Zanopia – Stateless application, database & storage architecture

Objects and the cloud.

Accessing S3 buckets with libdroplet

with one comment

 
Amazon Simple Storage Service "S3" was one of the first solutions which allowed any user to store and access its files and documents securely and durably on the Internet.

  Because S3 protocol included a comprehensive set of features guaranteeing security, integrity and durability of storage, and also because it has been made publicly available, it has been widely adopted by open source and proprietary client tools becoming "de facto" a standard.
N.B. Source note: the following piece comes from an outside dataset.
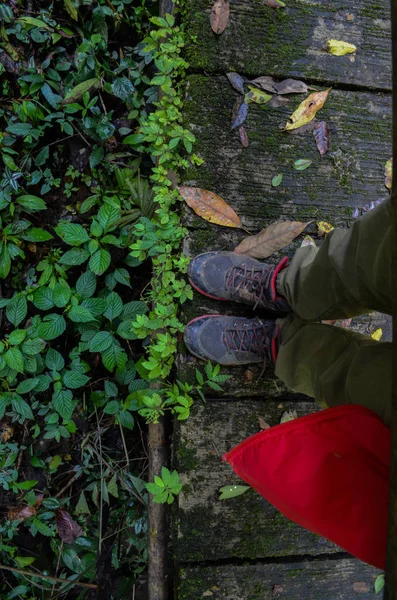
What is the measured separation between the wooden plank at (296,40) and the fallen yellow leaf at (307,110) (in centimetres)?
10

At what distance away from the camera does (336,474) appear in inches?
55.2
S3 protocol allowed an interesting model of charging users for data transfer and data storage. Consequently it has been adopted by the hosting industry now offering services compatible with the S3 protocol.

Droplet

The idea is that every user owns a set of "buckets", there is currently a maximum of 100 per user at Amazon. Each bucket can be viewed as a directory containing files. By default a bucket is private and only the owner can access it, but a bucket can be made public or it is possible to set more fine grained permissions on it, e.g. by allowing other users to view files. Users can initiate all kind of requests, e.g. listing buckets, putting files in buckets, getting files, modifying ACL of files, binding metadata to files, etc.

S3 protocol is roughly an improved REST protocol, which adds strong authentication features, first of all it guarantees the identity of the user but it allows nice features like access delegation to other users, temporary access and so on. It is also possible, thanks to protocol, to guarantee the integrity of the content by using a MD5 checksum computed before transfer and re-computed when the file is finally stored in the hosting provider cloud. File transfer can be encrypted by using HTTPS instead of default HTTP.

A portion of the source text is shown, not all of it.